ÁUSTRIA. Bento XVI em Viena, Mariazell e Heiligenkreuz, 7-9 de setembro
“Uma peregrinação contra a frieza do nosso presente”
O relato e o testemunho do arcebispo de Viena: “O Papa Bento, nos dias que passou na Áustria, não se cansou de testemunhar o cristianismo como ‘o dom de uma amizade’ que ‘perdura na vida e na morte’”
do cardeal Christoph Schönborn

Papa Bento XVI na Áustria
Debaixo de chuva e num frio que nos puseram à prova muito duramente, tanto em Viena quanto em Mariazell e Heiligenkreuz, esse Papa surpreendeu nosso país – e também, creio, muitos de seus críticos – com uma cordialidade e um calor humildes e, por isso mesmo, convincentes; um calor que sua própria pessoa exprimia, não menos que suas palavras, e que envolvia aqueles que o ouviam de uma maneira cada vez mais sensível.
Isso ficou evidente logo no início: não era uma forma exterior, uma simples maneira de se posicionar, ou apenas um traço de seu caráter. Esse estilo amoroso, que nos predispõe naturalmente à escuta e à reflexão, definiu durante décadas o pensamento e a atividade de ensino do Santo Padre.

(DADOS REGISTRADOS):

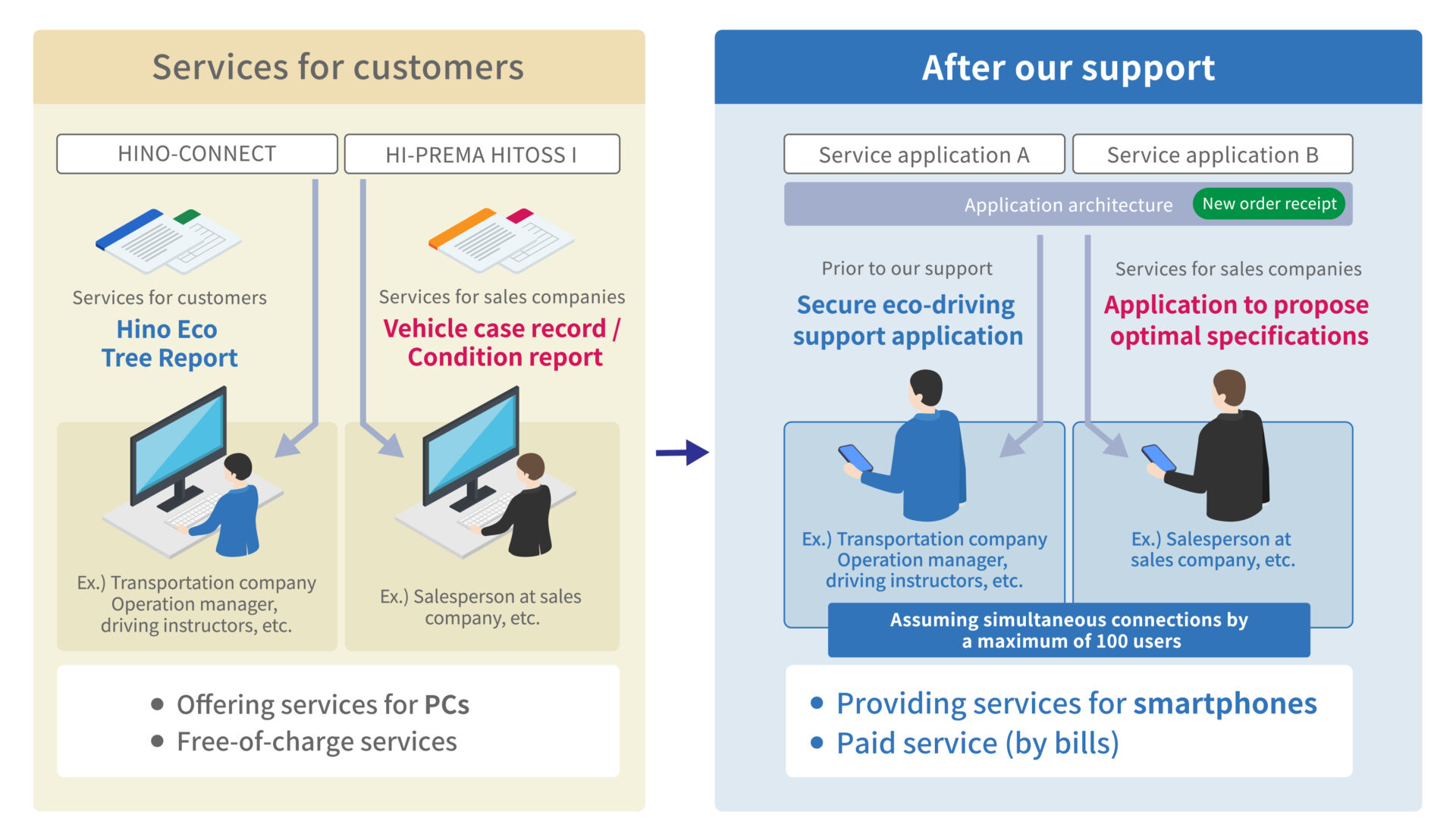 Services for customers

HINO-CONNECT

HI-PREMA HITOSS I

Services for customers
Hino Eco Tree Report

Services for sales companies
Vehicle case record / Condition report

Ex.) Transportation company Operation manager, driving instructors, etc.

Ex.) Salesperson at sales company, etc.

● Offering services for PCs
● Free-of-charge services

After our support

Service application A

Service application B

Application architecture New order receipt

Prior to our support
Secure eco-driving support application

Services for sales companies
Application to propose optimal specifications

Ex.) Transportation company Operation manager, driving instructors, etc.

Ex.) Salesperson at sales company, etc.

Assuming simultaneous connections by a maximum of 100 users

● Providing services for smartphones
● Paid service (by bills)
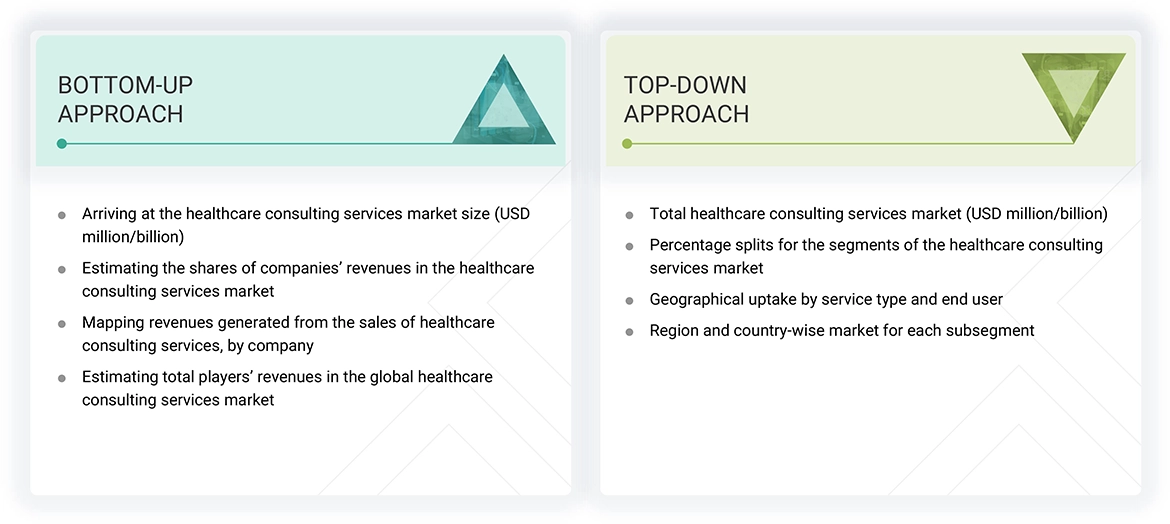 BOTTOM-UP APPROACH

Arriving at the healthcare consulting services market size (USD million/billion)

Estimating the shares of companies' revenues in the healthcare consulting services market

Mapping revenues generated from the sales of healthcare consulting services, by company

Estimating total players' revenues in the global healthcare consulting services market

TOP-DOWN APPROACH

Total healthcare consulting services market (USD million/billion)

Percentage splits for the segments of the healthcare consulting services market

Geographical uptake by service type and end user

Region and country-wise market for each subsegment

(LISTA DE TAREFAS):
1. Redigite a parte do trecho entre “O relato e o” e “vez mais sensível.”, inclusive.
2. Responda às perguntas com base no trecho:
(a) Em quais três lugares da Áustria esteve Bento XVI?
(b) Quem assina o relato?
(c) Por quanto tempo o estilo amoroso definiu o pensamento e a atividade de ensino do Santo Padre?
3. As afirmações abaixo concordam com o trecho? Responda sim ou não a cada uma e cite as palavras decisivas do texto.
(a) A visita transcorreu com tempo seco e ameno.
(b) Segundo o autor, o Papa surpreendeu também muitos de seus críticos.
(c) O estilo amoroso do Papa era apenas um traço de seu caráter.
A listagem provém de outra fonte.

(RESPOSTAS ESPERADAS):
1.
O relato e o testemunho do arcebispo de Viena: “O Papa Bento, nos dias que passou na Áustria, não se cansou de testemunhar o cristianismo como ‘o dom de uma amizade’ que ‘perdura na vida e na morte’”
do cardeal Christoph Schönborn

Papa Bento XVI na Áustria
Debaixo de chuva e num frio que nos puseram à prova muito duramente, tanto em Viena quanto em Mariazell e Heiligenkreuz, esse Papa surpreendeu nosso país – e também, creio, muitos de seus críticos – com uma cordialidade e um calor humildes e, por isso mesmo, convincentes; um calor que sua própria pessoa exprimia, não menos que suas palavras, e que envolvia aqueles que o ouviam de uma maneira cada vez mais sensível.

2.
(a) Em Viena, Mariazell e Heiligenkreuz.
(b) O cardeal Christoph Schönborn, arcebispo de Viena.
(c) Durante décadas.

3.
(a) Não: “Debaixo de chuva e num frio que nos puseram à prova muito duramente”.
(b) Sim: “esse Papa surpreendeu nosso país – e também, creio, muitos de seus críticos”.
(c) Não: “não era uma forma exterior, uma simples maneira de se posicionar, ou apenas um traço de seu caráter”.